To-do list =>
1. In the passage on police de-escalation training, how often does the Miami-Dade Public Safety Training Institute provide scenario-based training?
2. Please continue the passage on police de-escalation training from its last sentence onward.

Page =>
━━━━━━━━

However, an officer’s decision of whether to use force and, if so, how much is often highly context-dependent. Even a factor as simple as whether the officer is working a day or night shift can influence an officer’s tendency to de-escalate a situation.[126] To truly prepare officers to successfully use de-escalation techniques, officers need to be able run through different scenarios and practice de-escalation frequently. Moreover, given the fact that the MDPD still has military-grade equipment and thus may be influenced both subconsciously and consciously by a more militaristic attitude, the need for effective training and policy becomes all the more apparent.

The Miami-Dade Police Department has already begun to better incorporate these principles into their training. Although de-escalation training is not highlighted as one of the major training priorities for new Florida recruits, MDPD recruits do receive the more helpful scenario-based training recommended by groups like the Police Executive Research Forum during their time at the academy and in practicums (and forty hours of crisis-intervention training is available as an advanced course).[127] Additionally, the Miami-Dade Public Safety Training Institute teaches officers de-escalation tactics during their annual training, with scenario-based training provided every other year.[128] More research is needed to determine whether more regular scenario-based or other forms of training, perhaps when probates are under the supervision of FTOs, would aid police in keeping the public safe while minimizing use of force.

━━━━━━━━

Stored rows =>

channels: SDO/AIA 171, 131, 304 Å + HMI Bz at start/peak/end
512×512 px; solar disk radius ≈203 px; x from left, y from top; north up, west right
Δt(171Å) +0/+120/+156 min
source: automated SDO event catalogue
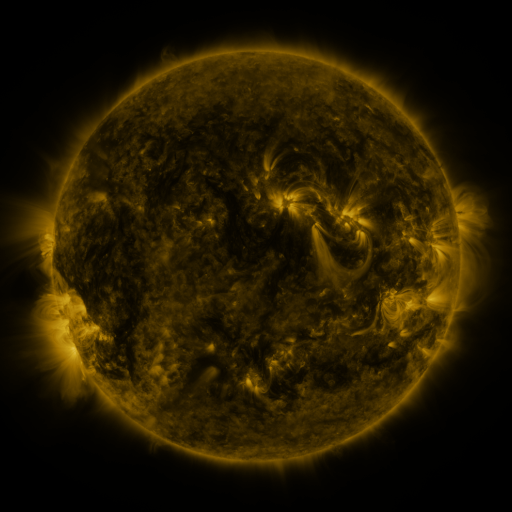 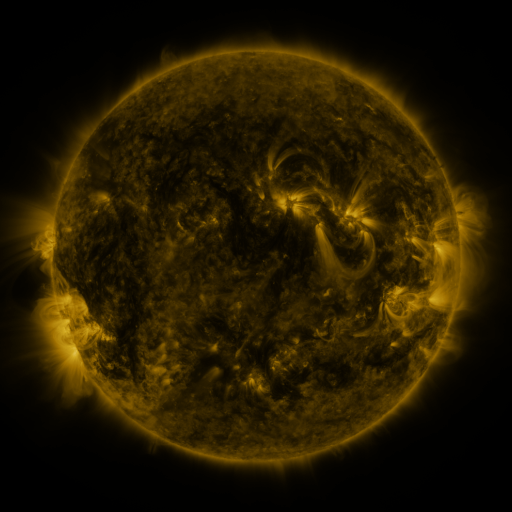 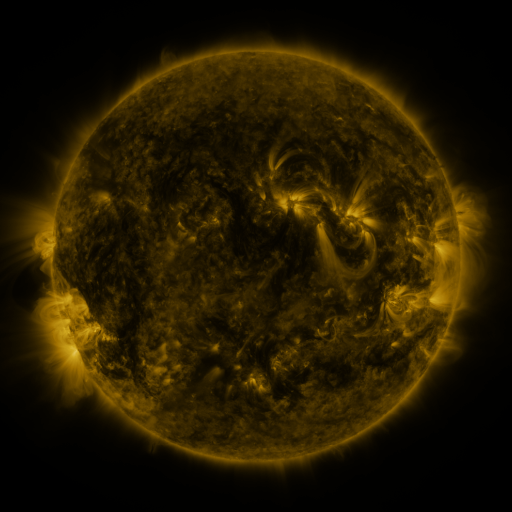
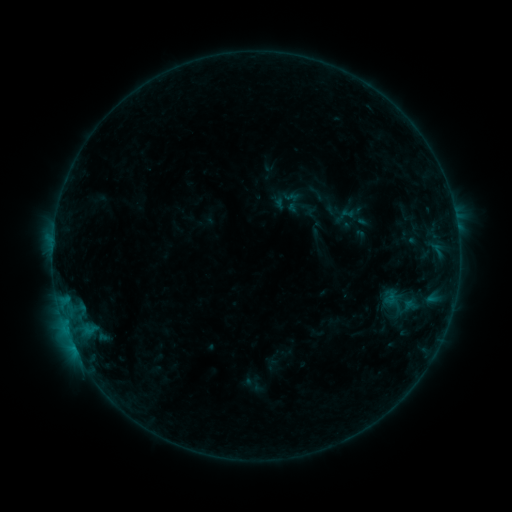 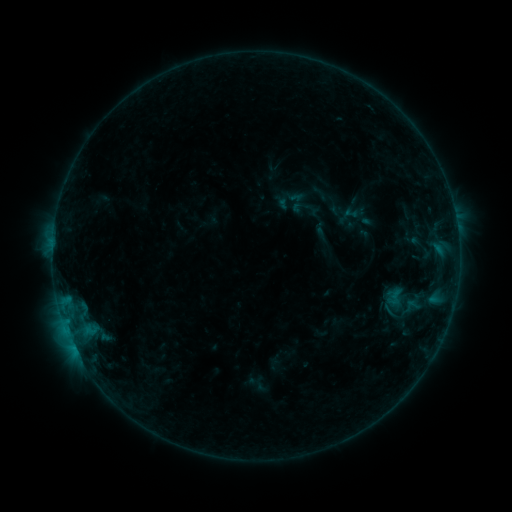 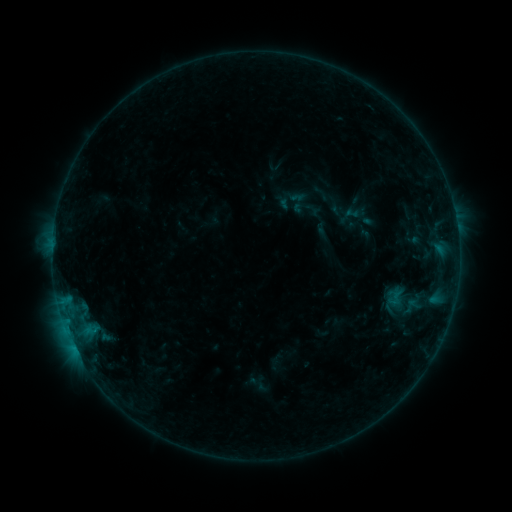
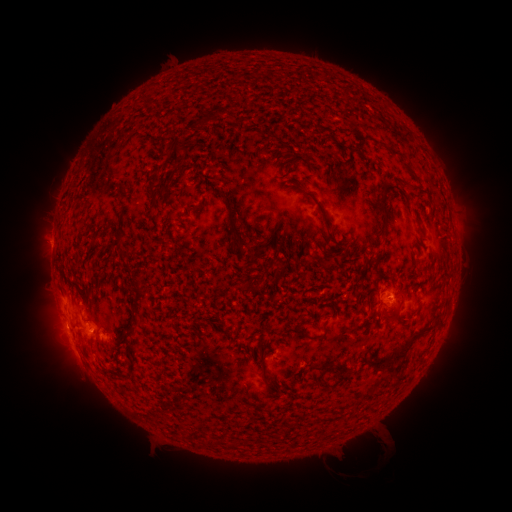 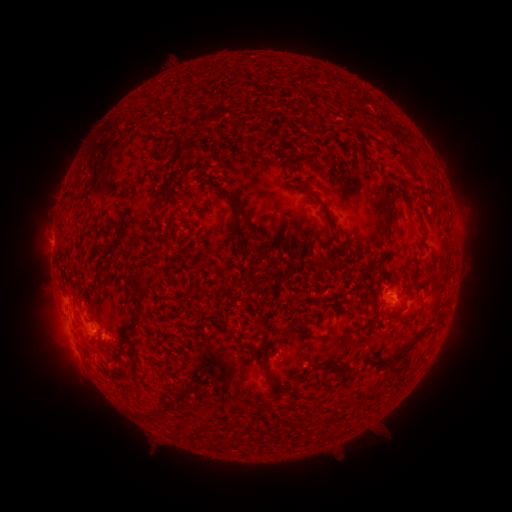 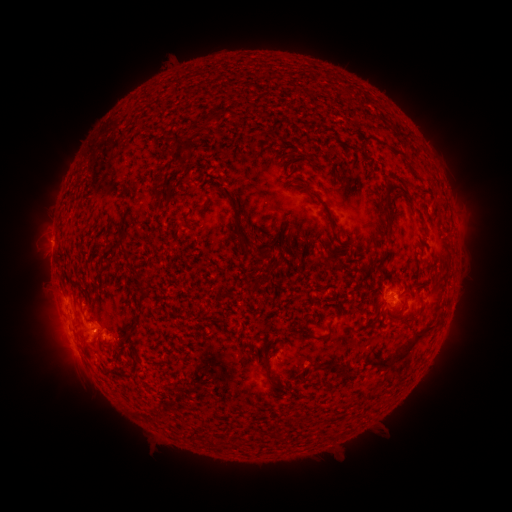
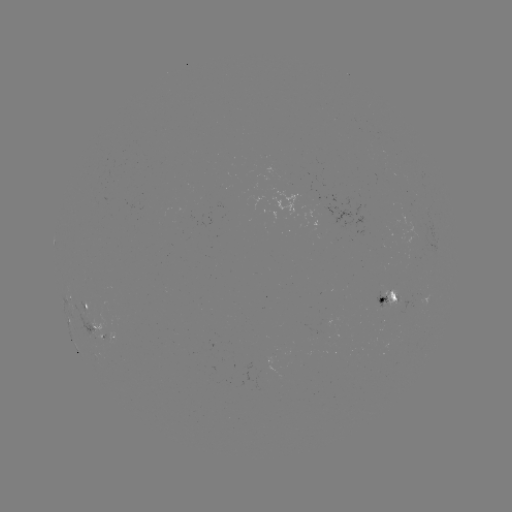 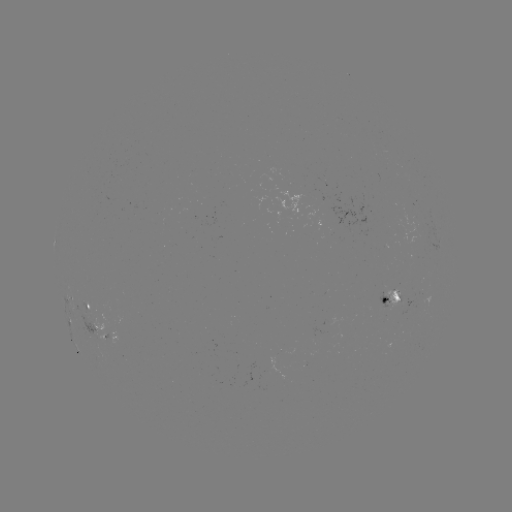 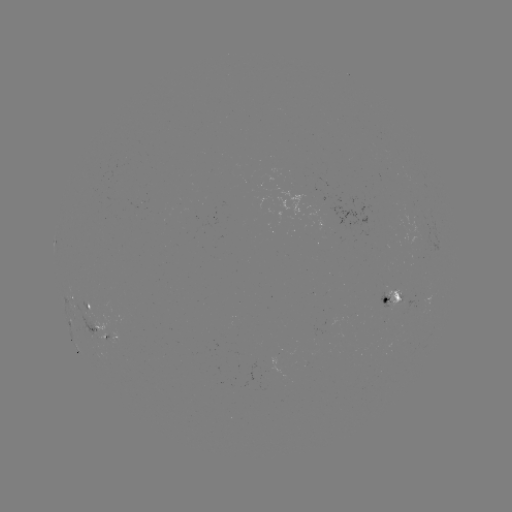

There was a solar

━━━━━━━━

Responses per task =>
1. Every other year.

2.
G. Lessons Learned from Miami: Professionalization is Important

The evolution of the MDPD’s attempts to control police use of force and violence is largely a story of the professionalization of policing. While the policing policy of the 1960s purported to emphasize ideals, such as respect for individual liberty and courtesy toward fellow citizens, public accounts suggest these ideals were often absent in interactions with black residents—a trend that was common in policing across the country. As a result, the department’s reputation suffered, and police-community relationships frayed. Both police policy and police attitudes needed to shift.

New recruitment standards were adopted in the late 1960s through the 1980s, and new priorities were set. Departmental leadership began to tackle the problem of police brutality. Officers were recruited to reflect the community they served and to demonstrate a character and personality well suited to the job. Moreover, department training was changed to better prepare officers for sometimes tense citizen encounters and teach them to respond in less lethal or forceful ways.

As the Miami community grew, so did the number of officers. At times this came with collateral consequences—the hiring spree of the 1980s is credited with creating several of the corruption problems that marked the MPD in the latter half of the decade. And the relative inexperience among the young recruits was thought to account for some of the poor judgment leading to a few officer-involved shootings.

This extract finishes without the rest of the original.